This paper proposes new image compression technique that uses Real Fourier Transform. Discrete Fourier Transform (DFT) contains complex exponentials. It contains both cosine and sine functions. It gives complex values in the output of Fourier Transform. To avoid these complex values in the output, complex terms in Fourier Transform are eliminated. This can be done by using coefficients of Discrete Cosine Transform (DCT) and Discrete Sine Transform (DST). DCT as well as DST are orthogonal even after sampling and both are equivalent to FFT of data sequence of twice the length. DCT uses real and even functions and DST uses real and odd functions which are equivalent to imaginary part in Fourier Transform. Since coefficients of both DCT and DST contain only real values, Fourier Transform obtained using DCT and DST coefficients also contain only real values. This transform called Real Fourier Transform is applied on colour images. RMSE values are computed for column, Row and Full Real Fourier Transform. Wavelet transform of size N2xN2 is generated using NxN Real Fourier Transform. Also Hybrid Wavelet Transform is generated by combining Real Fourier transform with Discrete Cosine Transform. Performance of these three transforms is compared using RMSE as a performance measure. It has been observed that full hybrid wavelet transform obtained by combining Real Fourier Transform and DCT gives best performance of all. It is compared with DCT Full Wavelet Transform. It beats the performance of Full DCT Wavelet transform. Reconstructed image quality obtained in Real Fourier-DCT Full Hybrid Wavelet Transform is superior to one obtained in DCT, DCT Wavelet and DCT Hybrid Wavelet Transform.

Figures

  • Fig. 3 shows graph of RMSE values for Real Fourier Wavelet transform with three different cases: Column wavelet, Row wavelet and Full wavelet transform. Here 256x256 size transform matrix is obtained from 16x16 size Real Fourier Transform matrix.
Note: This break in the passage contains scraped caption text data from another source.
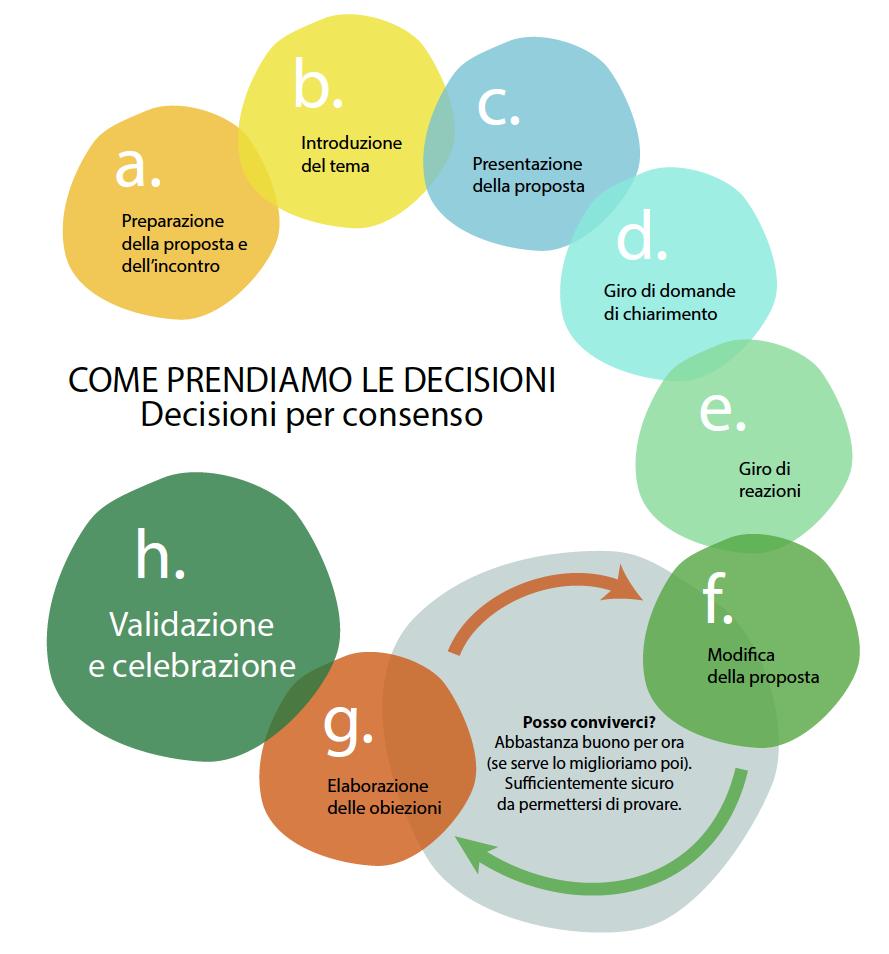 Decisioni_Ita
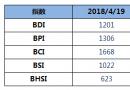 BDI指数九连涨破1200点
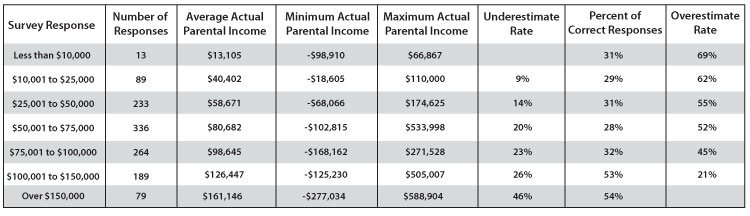 Distribution of parents income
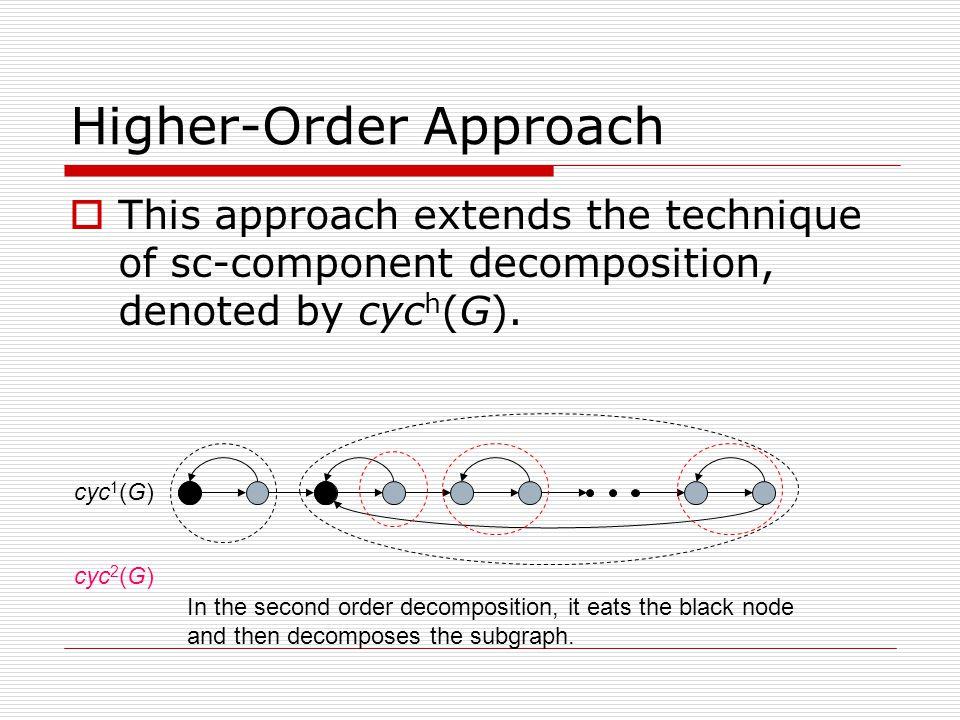 Higher-Order SSSP Algorithm 1.procedure Dynamic(G, SV){ 2.
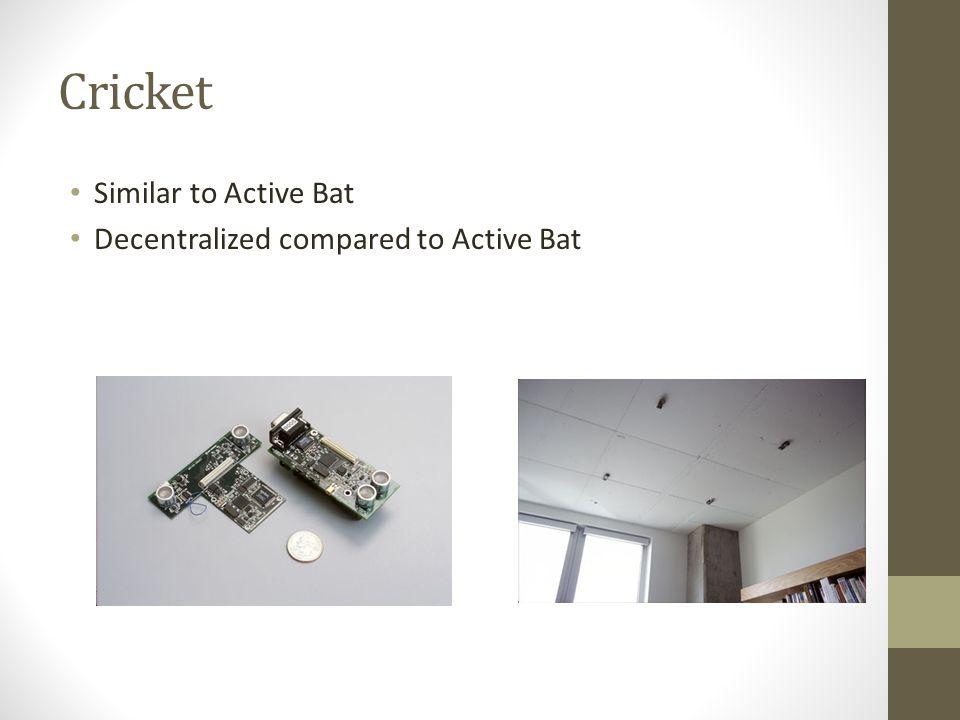 Cricket Similar to Active Bat Decentralized compared to Active Bat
  • Fig. 4 compares the performance of Real Fourier Hybrid Wavelet Transform. Here two different transforms are used to generate hybrid transform matrix. Hybrid Transform matrix size is same as that of image size. First, Real Fourier Transform of 8x8 is considered and second Discrete Cosine Transform of 32x32 is selected 256x256 Hybrid Transform matrix is generated using algorithm in [6]. Computed RMSE values for Column, Row and Full Real Fourier-Cosine Hybrid Transform are compared in following figure. This graph clearly indicates that, RMSE values are reduced to one third at higher compression ratios when Full Hybrid wavelet Transform is applied on an image. It assures better image quality even when more coefficients are removed from transformed image.
  • Fig. 7 shows results of Real Fourier- DCT Full Wavelet Transform. It gives the best results among all. Even after eliminating 240 rows, RMSE value of 9.4 is obtained. It indicates that perceptible image quality is obtained using this transform by retaining small amount of data.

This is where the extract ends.